What is Earth Day?
Started in America in 1970, Earth Day is held on April 22 annually to engage the public with environmental matters. It is now the biggest civic movement globally, with over a billion people taking part in related activities each year.
On their website, Earth Day Network says that they’re “proud to be the world’s largest recruiter for the environmental movement, working with more than 50,000 partners in 196 countries to build environmental democracy worldwide.”
And they certainly play a huge role in keeping society motivated and aware when it comes to the big problems like climate change, energy use and habit clearing amongst other things. But why is this so important?
Why Is Earth Day Important?
Earth Day had a direct effect on important legislation. Following the initial event in 1970, pressure was placed on politicians that resulted in bills like the Clean Air Act, the Water Quality Improvement Act and the Endangered Species Act – and that’s just in America. Similar precedents have been set around the world.

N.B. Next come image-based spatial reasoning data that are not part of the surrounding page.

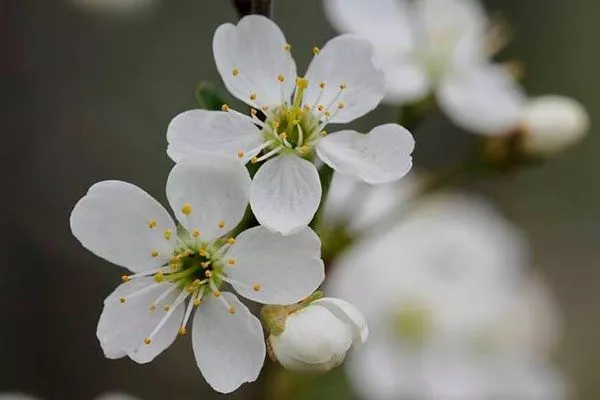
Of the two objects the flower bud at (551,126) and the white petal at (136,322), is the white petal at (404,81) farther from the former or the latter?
the white petal at (136,322)

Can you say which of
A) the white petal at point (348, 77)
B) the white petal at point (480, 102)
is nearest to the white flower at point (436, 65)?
the white petal at point (480, 102)

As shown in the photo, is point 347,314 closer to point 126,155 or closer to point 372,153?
point 372,153

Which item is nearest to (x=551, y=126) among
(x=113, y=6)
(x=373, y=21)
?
(x=373, y=21)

It may feel like environmental issues, things that Earth Day is meant to engage people about, are widely accepted and understood in today’s world. But in recent polls in America, it was seen that 42 percent of respondents believe the dangers of climate change to be exaggerated, and less than half say that protection of the environment should be given priority over energy production.
So, from both earlier periods and for more recent times, Earth Day is an important call to arms for those who care, and those who don’t yet know, about the problems facing the world.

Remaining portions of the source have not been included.